Researchers at the Fraunhofer Institute in Bremen have developed a paint which they say improves the efficiency of ships, aircraft and wind turbines by reducing their flow resistance.

They have achieved this by modelling the paint’s structure on the scales of fast-swimnming sharks which evolved in a manner that significantly diminishes drag.

Carribean Reef Sharl (Image by Albert Kok via Wikimedia)
Carribean Reef Sharl (Image by Albert Kok via Wikimedia)
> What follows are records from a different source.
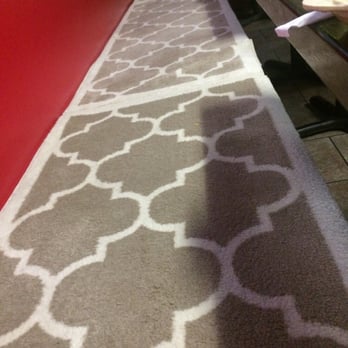 Bamboo House - Carpet rugs as bench seats! - Sushi Bars Near Me - Cincinnati, Ohio Bamboo House - Carpet rugs as bench seats! - Sushi Bars Near Me - Cincinnati, Ohio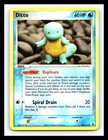 Ditto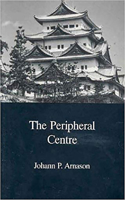 Peripheral Centre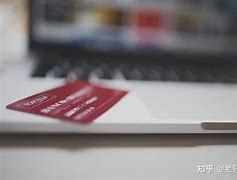 聚有财爆通讯录(聚有钱办案进展)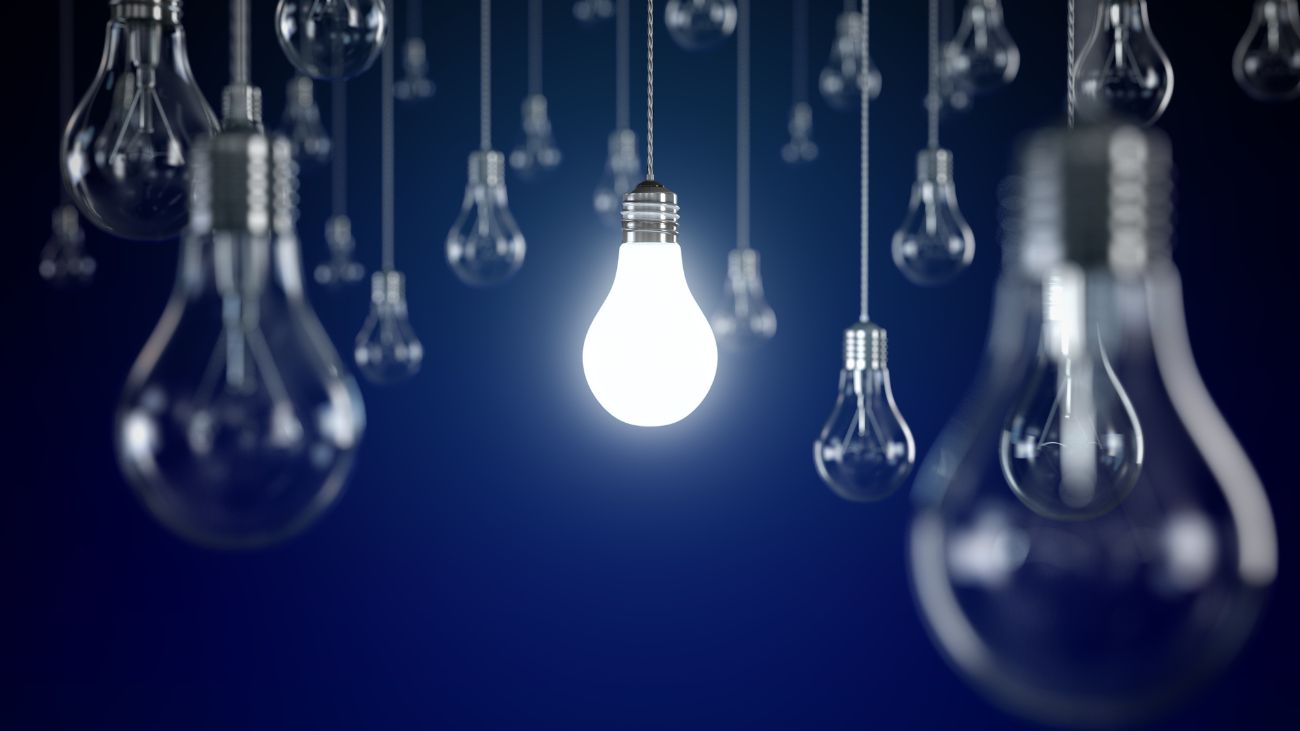 Subsidio Eléctrico: cómo saber si eres beneficiario y aumentar cobertura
The challenge was to do this in a paint that could withstand the extreme demands of aviation – temperature fluctuations of -55 to +70 °C; intensive UV radiation and high speeds. Yvonne Wilke, Dr. Volkmar Stenzel and Manfred Peschka have not only developed such a paint but also the technology needed to manufacture and apply it.

The paint incorporates nanoparticles which ensure that it withstands UV radiation, temperature change and mechanical loads, on an enduring basis. The paint is applied throgh a stencil which gives it its sharkskin structure.

The scientists calculated that if applied to every plane in the world, the paint could save 4.48 million tonnes of fuel a year. If applied to a single large container ship, ot would save 2,000 tonnes of fuel a year and, if applied to wind turbine blades, it would also improve the efficiency of wind farms.